Friday, October 14, 2016

The Lesser Bohemians

Title:  The Lesser Bohemians
Author:  Eimear McBride
Publication Information:  Hogarth. 2016. 320 pages.
ISBN:  1101903481 / 978-1101903483

Book Source:  I received this book as a publisher's galley through NetGalley free of cost in exchange for an honest review.

Opening Sentence:  "I move."

Favorite Quote:  "I wish that I was someone else, a girl with words behind her face, not this one done up like a stone in herself."

The plot of The Lesser Bohemians is a fairly simple one and not all that unusual. An eighteen year old Irish girl named Eily comes to London alone to enter drama school. She meets a seasoned, thirty-eight year old actor named Stephen. A relationship ensues, first physical and then emotional. Along with the relationship come their back stories - the grief and baggage they both carry. Is the relationship just a physical release? Is it love? Will it survive? Does it need to? How will the two be impacted?

With nothing really new or different in the plot, this is a story that has been told many times before. What makes this book unusual is the writing style and the details that are developed in the book. Unusual can sometimes be a really good thing and sometimes not. In this case, unfortunately, the things that make this book unusual also make it not the book for me.
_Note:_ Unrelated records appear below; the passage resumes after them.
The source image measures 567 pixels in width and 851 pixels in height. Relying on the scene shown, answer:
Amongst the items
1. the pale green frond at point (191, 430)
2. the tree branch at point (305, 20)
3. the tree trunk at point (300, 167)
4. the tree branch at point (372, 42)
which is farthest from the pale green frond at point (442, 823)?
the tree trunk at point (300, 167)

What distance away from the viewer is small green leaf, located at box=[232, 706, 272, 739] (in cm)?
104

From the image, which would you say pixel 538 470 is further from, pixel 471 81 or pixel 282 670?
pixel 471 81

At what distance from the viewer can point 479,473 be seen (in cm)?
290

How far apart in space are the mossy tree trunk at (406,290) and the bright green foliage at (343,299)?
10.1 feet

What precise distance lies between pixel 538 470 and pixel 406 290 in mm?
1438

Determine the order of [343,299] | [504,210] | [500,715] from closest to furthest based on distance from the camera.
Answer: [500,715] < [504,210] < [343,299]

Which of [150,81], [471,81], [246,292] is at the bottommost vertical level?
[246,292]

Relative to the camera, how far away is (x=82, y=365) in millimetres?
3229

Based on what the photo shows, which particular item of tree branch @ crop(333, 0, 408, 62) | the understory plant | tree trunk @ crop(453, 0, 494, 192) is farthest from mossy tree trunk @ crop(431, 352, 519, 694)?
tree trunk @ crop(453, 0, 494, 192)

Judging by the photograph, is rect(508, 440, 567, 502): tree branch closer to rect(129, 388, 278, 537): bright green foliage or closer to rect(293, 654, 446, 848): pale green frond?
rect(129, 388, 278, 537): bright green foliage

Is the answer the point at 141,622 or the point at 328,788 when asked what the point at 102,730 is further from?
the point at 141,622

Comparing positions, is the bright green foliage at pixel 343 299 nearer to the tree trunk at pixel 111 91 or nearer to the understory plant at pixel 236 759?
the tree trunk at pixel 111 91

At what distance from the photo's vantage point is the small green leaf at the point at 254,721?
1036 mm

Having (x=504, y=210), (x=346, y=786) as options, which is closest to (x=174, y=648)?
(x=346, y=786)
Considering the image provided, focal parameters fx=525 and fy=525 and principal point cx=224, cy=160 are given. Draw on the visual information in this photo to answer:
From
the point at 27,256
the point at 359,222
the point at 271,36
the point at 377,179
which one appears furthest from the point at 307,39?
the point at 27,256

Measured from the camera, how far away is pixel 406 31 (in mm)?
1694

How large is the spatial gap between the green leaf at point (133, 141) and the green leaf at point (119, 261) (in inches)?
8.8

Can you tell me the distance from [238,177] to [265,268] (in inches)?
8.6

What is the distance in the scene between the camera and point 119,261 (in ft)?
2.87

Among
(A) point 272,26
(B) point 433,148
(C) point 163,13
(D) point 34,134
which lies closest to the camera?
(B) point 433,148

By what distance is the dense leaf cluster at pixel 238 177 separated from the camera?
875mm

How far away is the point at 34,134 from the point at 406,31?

The writing style of the book consists of short, choppy thoughts with inconsistent capitalization and punctuation and no regard for grammatical constructs. Added to this is a lot of gratuitous cursing and repeated use of f***. It is like listening to a staccato beat with jarring notes sprinkled throughout for the over 300 pages of the book with no relief. This book is hard reading.

In addition, large sections of the book are essentially monologues as the two main characters tell each their histories. This means that for those long sections, the reader is being "told" a story rather than being shown or being made part of the story. Stephen's story is more lengthily told, but Eily is the narrator of the book; this adds even further distance between reader and story. It takes a lot of work to stay with the book because of this writing approach.

The "details" of this book are very graphic in nature. Much of this book is about physical relationships - consensually sexual ones and brutally physically abusive ones. Both are described in explicit and lurid detail. I would mark this book with a "xxx" rating even though the scenes occur so frequently that they start to sound the same and almost mundane. I don't know what to say except that this kind of reading is just not for me, and in this book, these scenes are the story.

This book is billed as a love story of two damaged, scarred, individuals. Unfortunately, I never do feel the love or any emotion through the characters. I form no attachment to either character despite their tragic backgrounds; I don't really care how the story turns out. Their scars are laid bare; the physical attraction is laid bare. Somewhere though, the love story and the individuals underneath the physicality go missing. It is lost in choppy beat of the book and in the focus on the physical descriptions.

My favorite part of this book is the cover of the book itself. I wish I had left it at my admiration of the cover.